EXERCICES
(a) Résumez en deux phrases l'extrait ci-dessous sur la Tunisie et le Liban.
(b) Reprenez l'extrait sur la Tunisie et le Liban après sa dernière phrase et poursuivez-le sur le même ton.

EXTRAIT DU TEXTE
-*-*-
Ils ne sont pas les seuls, et c’est bien là le drame. Au jeu de massacre, on se bouscule au portail. Les pieds nickelés peuvent parfois laisser la place aux frères Dalton, avec cette différence qu’il n’y a plus grand-chose à voler dans les banques livrées aux pillages systématiques. On voit bien que les Dalton sont bousculés aux fesses par le « Lucky Luke » de Carthage, mais nos daltons sont aussi daltoniens en plus de constituer au final de petites frappes. Dans le drame libanais le plus récent, ce pillage systématique n’est pas étranger au délabrement de l’Etat face à la loi des communautés. Il y a certes ce qui relève de l’accidentel dans la tragédie du port de Beyrouth, mais il y a surtout ce qui relève du criminel dans un pays où se côtoient les richesses les plus obscènes et la pauvreté la plus inhumaine. La Tunisie n’est certainement pas le Liban, mais il y a des schémas de pensée qui y font penser avec force, surtout quand la puissance publique abandonne le terrain du citoyen pour se consacrer au partage des gains.
La version tunisienne des dessins animés ne fait même plus sourire puisque les grands garçons qui jouent à la PlayStation à longueur d’année s’affadissent au salon où l’on cause sans guère se soucier du temps qu’il fait dehors. Tout juste à côté, on joue à Star Wars, avec balles réelles s’il vous plaît, quand nous refaisons avec constance la guerre des boutons.
-*-*-
LES ENTRÉES
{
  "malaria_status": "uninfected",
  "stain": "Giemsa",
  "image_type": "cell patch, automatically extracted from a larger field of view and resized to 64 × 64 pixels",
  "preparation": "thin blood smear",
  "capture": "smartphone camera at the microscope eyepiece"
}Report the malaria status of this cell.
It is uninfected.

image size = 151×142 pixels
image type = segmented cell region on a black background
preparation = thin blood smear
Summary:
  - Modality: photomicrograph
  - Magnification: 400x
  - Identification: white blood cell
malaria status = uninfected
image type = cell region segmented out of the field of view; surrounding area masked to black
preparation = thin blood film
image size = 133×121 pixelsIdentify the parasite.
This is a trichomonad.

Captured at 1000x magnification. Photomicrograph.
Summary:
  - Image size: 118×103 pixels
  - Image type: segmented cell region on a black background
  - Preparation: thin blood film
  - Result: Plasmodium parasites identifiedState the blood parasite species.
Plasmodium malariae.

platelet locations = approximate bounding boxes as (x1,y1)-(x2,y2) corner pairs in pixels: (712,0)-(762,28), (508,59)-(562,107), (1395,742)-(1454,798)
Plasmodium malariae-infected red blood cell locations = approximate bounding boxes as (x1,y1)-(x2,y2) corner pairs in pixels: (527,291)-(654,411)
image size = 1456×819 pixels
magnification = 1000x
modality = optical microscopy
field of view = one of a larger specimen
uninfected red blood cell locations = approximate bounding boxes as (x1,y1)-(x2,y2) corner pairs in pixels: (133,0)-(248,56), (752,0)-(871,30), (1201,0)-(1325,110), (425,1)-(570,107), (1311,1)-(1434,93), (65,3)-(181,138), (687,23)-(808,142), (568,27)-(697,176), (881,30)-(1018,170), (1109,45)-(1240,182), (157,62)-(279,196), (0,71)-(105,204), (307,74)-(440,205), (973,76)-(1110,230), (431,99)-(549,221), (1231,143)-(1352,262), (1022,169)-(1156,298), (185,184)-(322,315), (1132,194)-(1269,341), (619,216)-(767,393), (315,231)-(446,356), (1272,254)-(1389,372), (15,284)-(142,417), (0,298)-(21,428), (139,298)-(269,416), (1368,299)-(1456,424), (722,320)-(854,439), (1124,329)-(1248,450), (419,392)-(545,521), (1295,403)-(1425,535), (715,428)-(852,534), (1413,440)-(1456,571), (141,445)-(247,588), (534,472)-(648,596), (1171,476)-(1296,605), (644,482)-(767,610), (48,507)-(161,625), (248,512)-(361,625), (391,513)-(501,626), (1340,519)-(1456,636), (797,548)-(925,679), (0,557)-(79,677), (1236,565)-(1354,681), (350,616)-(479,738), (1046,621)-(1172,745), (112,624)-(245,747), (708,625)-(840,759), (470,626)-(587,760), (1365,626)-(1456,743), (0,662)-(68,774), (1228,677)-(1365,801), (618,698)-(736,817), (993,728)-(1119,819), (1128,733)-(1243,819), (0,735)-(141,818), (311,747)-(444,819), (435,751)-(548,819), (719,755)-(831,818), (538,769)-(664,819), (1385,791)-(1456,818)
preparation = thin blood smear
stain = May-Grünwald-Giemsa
-*-*-
RÉPONSES
(a) L'extrait convoque les Pieds nickelés et les frères Dalton pour décrire un jeu de massacre où les banques sont livrées à un pillage systématique, puis rapproche la Tunisie du Liban, où ce pillage n'est pas étranger au délabrement de l'État face à la loi des communautés. Il reproche à la puissance publique d'abandonner le terrain du citoyen pour se consacrer au partage des gains, et juge que la version tunisienne des dessins animés ne fait même plus sourire.

(b)
Les grands enfants se complaisent à se mousser avec le feuilleton ressassé des compositions gouvernementales. Lucky Luke, lui, multiplie les annonces d’incendies à tous les étages, manifestement sans résultats tangibles. Il dérange probablement, mais comment empêcher de grands enfants de se prendre pour les héros des temps modernes, munis chacun de sa lampe magique et donc menaçant de faire sortir son « oracle » de la boîte ? Personne ne dit comment il compte remettre le pays au travail ; encore moins remettre du lubrifiant dans la machine économique complètement patraque. Chez les pieds nickelés aussi les grands dadais font et refont le monde au gré des enfantillages qu’ils érigent en pétitions de principe « géniales ». Les habitués de ces fictions connaissent les résultats, inutile de faire un dessin.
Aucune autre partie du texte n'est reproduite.